Instructions for the task: The required output is a verbatim transcription of the listing, pictures excluded.

Data:

--- START ---

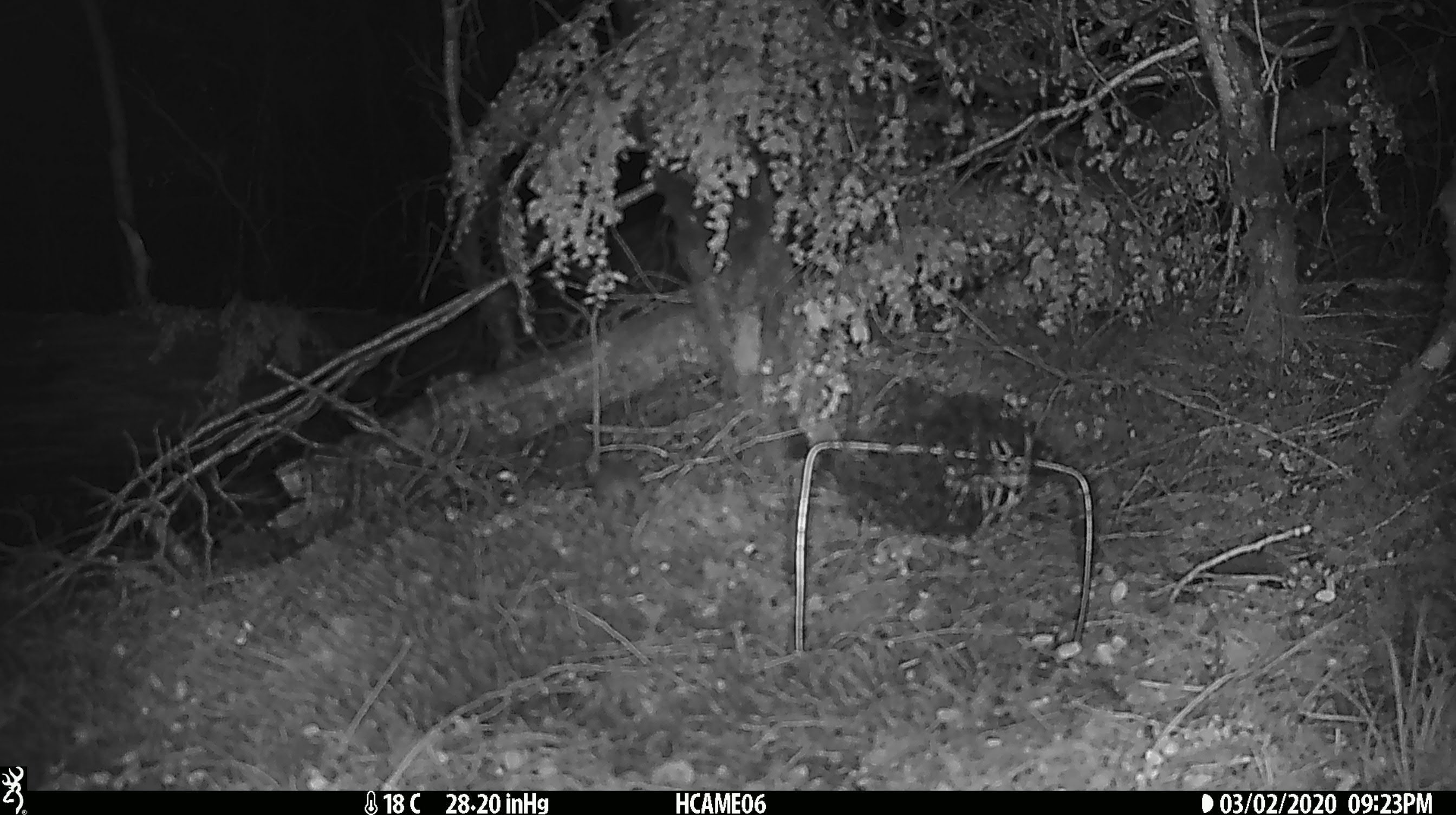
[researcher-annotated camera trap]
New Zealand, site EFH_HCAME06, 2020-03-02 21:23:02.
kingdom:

--- END ---

Reply to the task:
[researcher-annotated camera trap]
New Zealand, site EFH_HCAME06, 2020-03-02 21:23:02.
kingdom:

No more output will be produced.